***** Provided material *****

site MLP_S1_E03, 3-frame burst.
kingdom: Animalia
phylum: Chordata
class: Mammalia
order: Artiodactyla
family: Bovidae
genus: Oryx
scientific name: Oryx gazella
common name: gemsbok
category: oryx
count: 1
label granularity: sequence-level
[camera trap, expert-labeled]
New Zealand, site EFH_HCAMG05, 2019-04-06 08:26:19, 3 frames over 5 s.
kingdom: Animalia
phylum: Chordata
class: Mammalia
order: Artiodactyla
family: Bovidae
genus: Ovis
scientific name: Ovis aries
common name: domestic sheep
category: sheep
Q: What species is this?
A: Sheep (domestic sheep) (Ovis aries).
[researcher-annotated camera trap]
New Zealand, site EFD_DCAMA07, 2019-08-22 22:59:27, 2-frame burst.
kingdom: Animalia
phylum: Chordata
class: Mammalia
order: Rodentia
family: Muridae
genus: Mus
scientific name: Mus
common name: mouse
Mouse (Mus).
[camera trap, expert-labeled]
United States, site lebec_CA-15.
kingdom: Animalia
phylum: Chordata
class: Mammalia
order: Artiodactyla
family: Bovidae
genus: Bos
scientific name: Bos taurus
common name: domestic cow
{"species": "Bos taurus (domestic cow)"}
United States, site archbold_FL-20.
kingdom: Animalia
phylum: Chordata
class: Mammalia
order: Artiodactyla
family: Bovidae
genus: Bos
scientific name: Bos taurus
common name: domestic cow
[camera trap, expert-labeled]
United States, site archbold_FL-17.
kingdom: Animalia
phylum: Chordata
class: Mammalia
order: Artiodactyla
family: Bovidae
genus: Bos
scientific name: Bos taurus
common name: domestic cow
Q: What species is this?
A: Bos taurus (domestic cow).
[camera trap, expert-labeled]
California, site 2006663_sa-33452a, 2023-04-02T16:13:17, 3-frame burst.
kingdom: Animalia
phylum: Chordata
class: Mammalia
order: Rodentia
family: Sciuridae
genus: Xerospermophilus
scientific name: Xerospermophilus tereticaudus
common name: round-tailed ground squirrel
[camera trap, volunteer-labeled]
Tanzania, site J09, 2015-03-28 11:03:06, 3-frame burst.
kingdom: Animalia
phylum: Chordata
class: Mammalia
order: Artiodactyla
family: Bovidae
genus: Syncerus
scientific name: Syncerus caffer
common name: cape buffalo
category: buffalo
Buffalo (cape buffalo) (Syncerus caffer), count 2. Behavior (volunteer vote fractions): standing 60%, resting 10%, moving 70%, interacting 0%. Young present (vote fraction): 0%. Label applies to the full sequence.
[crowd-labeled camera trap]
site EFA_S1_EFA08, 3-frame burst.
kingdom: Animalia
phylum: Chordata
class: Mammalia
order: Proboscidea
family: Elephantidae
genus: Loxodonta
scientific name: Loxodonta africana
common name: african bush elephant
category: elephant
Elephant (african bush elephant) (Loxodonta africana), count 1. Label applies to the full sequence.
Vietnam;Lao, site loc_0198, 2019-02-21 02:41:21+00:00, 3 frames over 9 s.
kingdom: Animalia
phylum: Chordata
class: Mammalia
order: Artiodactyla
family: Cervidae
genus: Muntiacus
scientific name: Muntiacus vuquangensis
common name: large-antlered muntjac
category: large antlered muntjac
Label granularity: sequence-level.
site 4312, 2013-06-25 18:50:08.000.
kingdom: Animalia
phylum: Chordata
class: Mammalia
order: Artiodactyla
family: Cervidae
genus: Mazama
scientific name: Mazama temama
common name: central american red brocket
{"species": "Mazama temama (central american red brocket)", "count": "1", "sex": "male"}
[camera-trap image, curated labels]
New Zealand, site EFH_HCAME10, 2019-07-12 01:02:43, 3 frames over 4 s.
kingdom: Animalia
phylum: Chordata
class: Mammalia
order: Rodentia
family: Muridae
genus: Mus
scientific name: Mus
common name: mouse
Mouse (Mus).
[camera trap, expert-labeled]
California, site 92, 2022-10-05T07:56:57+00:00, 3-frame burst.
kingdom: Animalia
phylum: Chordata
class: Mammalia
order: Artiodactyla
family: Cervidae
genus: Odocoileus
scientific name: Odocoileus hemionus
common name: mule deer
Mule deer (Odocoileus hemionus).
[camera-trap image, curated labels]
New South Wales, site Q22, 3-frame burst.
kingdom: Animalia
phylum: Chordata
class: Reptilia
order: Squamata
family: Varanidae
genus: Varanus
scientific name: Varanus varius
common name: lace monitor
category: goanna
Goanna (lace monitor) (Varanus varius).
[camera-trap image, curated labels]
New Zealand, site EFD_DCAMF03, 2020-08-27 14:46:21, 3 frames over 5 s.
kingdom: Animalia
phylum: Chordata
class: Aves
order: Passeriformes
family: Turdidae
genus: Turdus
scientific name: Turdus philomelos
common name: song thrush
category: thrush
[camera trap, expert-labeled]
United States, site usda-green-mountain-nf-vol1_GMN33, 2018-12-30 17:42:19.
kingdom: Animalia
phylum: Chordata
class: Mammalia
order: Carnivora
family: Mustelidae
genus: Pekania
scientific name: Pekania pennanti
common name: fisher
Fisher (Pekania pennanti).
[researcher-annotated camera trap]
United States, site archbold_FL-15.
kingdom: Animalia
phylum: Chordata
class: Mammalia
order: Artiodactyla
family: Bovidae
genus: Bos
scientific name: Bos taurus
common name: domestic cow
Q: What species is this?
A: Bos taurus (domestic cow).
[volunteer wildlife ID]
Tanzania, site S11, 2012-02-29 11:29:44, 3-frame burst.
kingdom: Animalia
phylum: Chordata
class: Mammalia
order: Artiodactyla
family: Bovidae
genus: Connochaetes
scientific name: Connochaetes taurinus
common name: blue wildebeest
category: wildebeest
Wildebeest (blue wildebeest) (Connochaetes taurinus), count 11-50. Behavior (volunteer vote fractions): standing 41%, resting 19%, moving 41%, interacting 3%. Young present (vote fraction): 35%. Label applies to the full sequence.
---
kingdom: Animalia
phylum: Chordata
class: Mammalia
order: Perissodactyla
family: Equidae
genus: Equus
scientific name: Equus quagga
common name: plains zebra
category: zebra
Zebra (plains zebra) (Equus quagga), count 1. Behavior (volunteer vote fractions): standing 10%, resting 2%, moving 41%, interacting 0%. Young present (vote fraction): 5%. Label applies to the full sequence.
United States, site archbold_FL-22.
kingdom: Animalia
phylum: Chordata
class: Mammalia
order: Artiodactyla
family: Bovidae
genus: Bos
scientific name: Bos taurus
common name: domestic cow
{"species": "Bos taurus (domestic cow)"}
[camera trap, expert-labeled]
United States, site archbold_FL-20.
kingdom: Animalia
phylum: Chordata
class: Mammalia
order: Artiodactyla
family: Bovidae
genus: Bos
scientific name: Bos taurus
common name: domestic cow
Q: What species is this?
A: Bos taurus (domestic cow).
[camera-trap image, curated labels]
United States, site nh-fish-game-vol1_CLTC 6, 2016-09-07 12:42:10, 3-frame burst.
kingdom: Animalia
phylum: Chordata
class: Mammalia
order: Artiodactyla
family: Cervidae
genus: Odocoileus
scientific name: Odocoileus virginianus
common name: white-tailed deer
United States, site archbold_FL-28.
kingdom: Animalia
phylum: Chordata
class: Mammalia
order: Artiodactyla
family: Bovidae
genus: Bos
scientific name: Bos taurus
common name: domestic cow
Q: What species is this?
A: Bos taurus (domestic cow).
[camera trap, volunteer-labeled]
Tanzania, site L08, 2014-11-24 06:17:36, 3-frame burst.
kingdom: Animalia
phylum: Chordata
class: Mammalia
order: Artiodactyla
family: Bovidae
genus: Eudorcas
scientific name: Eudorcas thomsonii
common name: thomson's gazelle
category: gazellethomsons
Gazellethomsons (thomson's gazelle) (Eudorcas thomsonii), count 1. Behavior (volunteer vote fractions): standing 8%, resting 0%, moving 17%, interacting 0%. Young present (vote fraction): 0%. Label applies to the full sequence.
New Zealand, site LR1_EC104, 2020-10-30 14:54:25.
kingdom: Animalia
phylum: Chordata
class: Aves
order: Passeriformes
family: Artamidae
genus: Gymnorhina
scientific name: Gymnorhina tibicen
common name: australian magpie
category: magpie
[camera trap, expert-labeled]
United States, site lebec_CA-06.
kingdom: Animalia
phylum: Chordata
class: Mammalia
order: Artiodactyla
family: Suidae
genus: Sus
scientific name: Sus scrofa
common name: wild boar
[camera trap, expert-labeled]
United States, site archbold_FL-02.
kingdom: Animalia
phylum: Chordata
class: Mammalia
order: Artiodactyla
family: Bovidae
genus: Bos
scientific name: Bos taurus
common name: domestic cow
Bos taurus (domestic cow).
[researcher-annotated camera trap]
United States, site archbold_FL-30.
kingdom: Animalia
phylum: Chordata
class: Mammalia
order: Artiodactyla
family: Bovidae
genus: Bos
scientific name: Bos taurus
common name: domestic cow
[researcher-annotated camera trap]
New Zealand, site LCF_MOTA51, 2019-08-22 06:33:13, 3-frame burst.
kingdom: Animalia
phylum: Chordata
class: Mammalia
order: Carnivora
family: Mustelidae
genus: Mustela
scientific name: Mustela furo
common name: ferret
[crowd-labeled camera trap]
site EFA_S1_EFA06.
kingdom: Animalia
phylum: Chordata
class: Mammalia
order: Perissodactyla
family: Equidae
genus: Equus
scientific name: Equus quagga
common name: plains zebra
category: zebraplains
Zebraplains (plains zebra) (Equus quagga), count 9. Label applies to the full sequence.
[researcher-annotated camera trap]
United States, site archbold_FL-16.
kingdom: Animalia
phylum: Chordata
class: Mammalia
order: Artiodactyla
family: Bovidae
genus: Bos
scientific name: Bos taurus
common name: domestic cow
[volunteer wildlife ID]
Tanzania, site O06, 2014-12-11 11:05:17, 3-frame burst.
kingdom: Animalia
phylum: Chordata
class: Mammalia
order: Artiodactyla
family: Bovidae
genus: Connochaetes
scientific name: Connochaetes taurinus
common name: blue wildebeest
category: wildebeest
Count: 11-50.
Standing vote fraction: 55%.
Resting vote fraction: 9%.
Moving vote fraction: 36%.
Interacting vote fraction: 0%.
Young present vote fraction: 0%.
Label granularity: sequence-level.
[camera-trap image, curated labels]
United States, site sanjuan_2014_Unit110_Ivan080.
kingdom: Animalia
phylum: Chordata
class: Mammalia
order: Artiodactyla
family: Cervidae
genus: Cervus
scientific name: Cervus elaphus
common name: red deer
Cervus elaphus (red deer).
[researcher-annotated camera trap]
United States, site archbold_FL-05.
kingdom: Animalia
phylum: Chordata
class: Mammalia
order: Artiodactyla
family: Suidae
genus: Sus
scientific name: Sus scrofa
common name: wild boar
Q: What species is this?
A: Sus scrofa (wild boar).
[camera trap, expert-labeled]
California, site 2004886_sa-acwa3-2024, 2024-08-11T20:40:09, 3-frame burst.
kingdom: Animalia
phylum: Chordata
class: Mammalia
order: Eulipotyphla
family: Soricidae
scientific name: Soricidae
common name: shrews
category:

*****

• What the task asks: Extract the lines above, from the first one through the one containing "New Zealand, site EFD_DCAMA07, 2019-08-22", and return only those, unchanged.

• Solution to the problem:
site MLP_S1_E03, 3-frame burst.
kingdom: Animalia
phylum: Chordata
class: Mammalia
order: Artiodactyla
family: Bovidae
genus: Oryx
scientific name: Oryx gazella
common name: gemsbok
category: oryx
count: 1
label granularity: sequence-level
[camera trap, expert-labeled]
New Zealand, site EFH_HCAMG05, 2019-04-06 08:26:19, 3 frames over 5 s.
kingdom: Animalia
phylum: Chordata
class: Mammalia
order: Artiodactyla
family: Bovidae
genus: Ovis
scientific name: Ovis aries
common name: domestic sheep
category: sheep
Q: What species is this?
A: Sheep (domestic sheep) (Ovis aries).
[researcher-annotated camera trap]
New Zealand, site EFD_DCAMA07, 2019-08-22 22:59:27, 2-frame burst.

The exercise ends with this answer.